More MySQL 6.0 news: next subquery optimizations WL pushed

Three days ago I’ve finally managed to push the code for WL#3985 “Subquery optimization: smart choice between semi-join and materialization” into MySQL 6.0. I missed the clone-off date so it won’t be in the upcoming MySQL 6.0.9 release, the only way to get it before the next 6.0.10 release is from the lp:mysql-server/6.0 bazaar repository.

What’s new in the push

Before WL#3985, 6.0’s subquery optimization had these three deficiencies:

  1. For semi-join (see cheatsheet for definition) subqueries, you had to make a choice between having the optimizer use materialization or all other strategies. The default behavior was not to use materialization, you could only get it by setting a server variable to disable all other strategies.
  2. The choice among other strategies (FirstMatch, DuplicateWeedout, LooseScan) wasn’t very intelligent – roughly speaking, the optimizer would first pick a join order as if there were only inner joins, and then remember that some of them are actually semi-joins and try to find how it can resolve semi-joins with the picked join order.
  3. Materialization only worked in the outer-to-inner fashion, that is, if you got a query like
    select * from people where name in (select owner from aircraft) it would still scan the people and make lookups into a temporary table of aircraft owners. It was not possible to make it scan the temptable of aircraft owners and make lookups into people.

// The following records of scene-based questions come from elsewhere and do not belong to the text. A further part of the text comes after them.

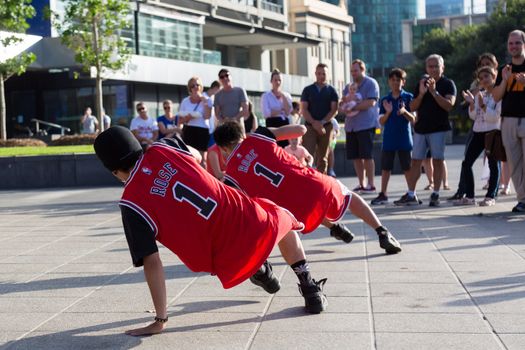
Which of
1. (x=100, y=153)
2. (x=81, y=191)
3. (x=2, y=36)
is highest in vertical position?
(x=2, y=36)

WL#3985 fully addresses #1 and #2, and partially addresses #3. That is, now

  • Semi-join subqueries can use Materialization in an inner-to-outer fashion
  • Join optimizer is aware of existence of semi-joins and makes a fully automatic, cost-based choice between FirstMatch, DuplicateWeedout, LooseScan, inner-to-outer and outer-to-inner variants of Materialization.

This is expected to be a considerable improvement. The most common class of subqueries,
SELECT ... WHERE expr IN (SELECT ... w/o GROUPing/UNIONs/etc) AND ...
is now covered by a reasonably complete set of execution strategies and the optimizer is expected to have the capability to choose a good strategy for every case.

Possible gotchas, and we’re looking for input

I can’t state that the subquery optimizer does have the capability to pick a good plan because we haven’t done much experiments with the subquery cost model yet. We intend to do some benchmarking, but will also very much appreciate any input on how does the subquery optimizer behave for real-world queries. The code should be reasonably stable now – there are only three known problems, all of which are not very popular edge cases:

  • LEFT JOINs. You may get wrong query results when the subquery or parent subquery use left joins.
  • “Grandparent” correlation. A query with a semi-join child subquery which has a semi-join grandchild subquery which refers to a column in the top-level select may produce wrong query plans/results under certain circumstances.
  • Different datatypes. You may get wrong query results of queries that have col1 IN (SELECT col2) where col1 and col2 are of different types (which should not happen too often in practice)

If you have subqueries with LEFT JOINs, please let us know also, because so far all LEFT JOIN+subquery cases we have were generated by the random query generator, certain properties of MySQL codebase make it difficult to make outer joins work with semi-joins, and if we don’t get any real-world LEFT JOIN examples, chances are we will disable subquery optimizations if there’s LEFT JOIN in the parent select, or in the subquery, or in either case.

Slides: New subquery optimizations in MySQL 6.0 (new revision)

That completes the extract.